It attempts to capitalize on the speed and user-orientation of the “bottom-up” approach without sacrificing the integration enforced by a data warehouse in a “top down” approach. Pieter Mimno is currently the most vocal proponent of this approach.
The hybrid approach recommends spending about two weeks developing an enterprise model before developing the first data mart. The first several data marts are also designed concurrently. After deploying the first few “dependent” data marts, an organization then backfills a data warehouse behind the data marts, instantiating the “fleshed out” version of the enterprise data model.

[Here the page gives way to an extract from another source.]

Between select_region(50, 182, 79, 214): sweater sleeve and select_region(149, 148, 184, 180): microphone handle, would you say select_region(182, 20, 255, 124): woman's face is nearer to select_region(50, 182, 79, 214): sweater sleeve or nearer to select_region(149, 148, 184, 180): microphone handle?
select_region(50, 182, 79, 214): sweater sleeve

The organization then transfers atomic data from the data marts to the data warehouse and consolidates redundant data feeds, saving the organization time, money, and processing resources. Organizations typically backfill a data warehouse once business users request views of atomic data across multiple data marts.
Once the DM is proven to be a good investment, we have to avoid building too many DMs (generally no more than two to three) without implementing an enterprise DW. The main reason for this is to be able to create a common data model for the enterprise, by which smaller DMs can be refreshed, maintained and tuned for performance. It is here that we combine the strength of the top-down approach by reducing the data replication from the operational systems. Furthermore, it is essential to centralize the data extraction and removal process by having one common, shared repository. Data cleansing and transformation, which account for most of the unexpected cost, can now be minimized. At the end, this translates to less maintenance and better performance.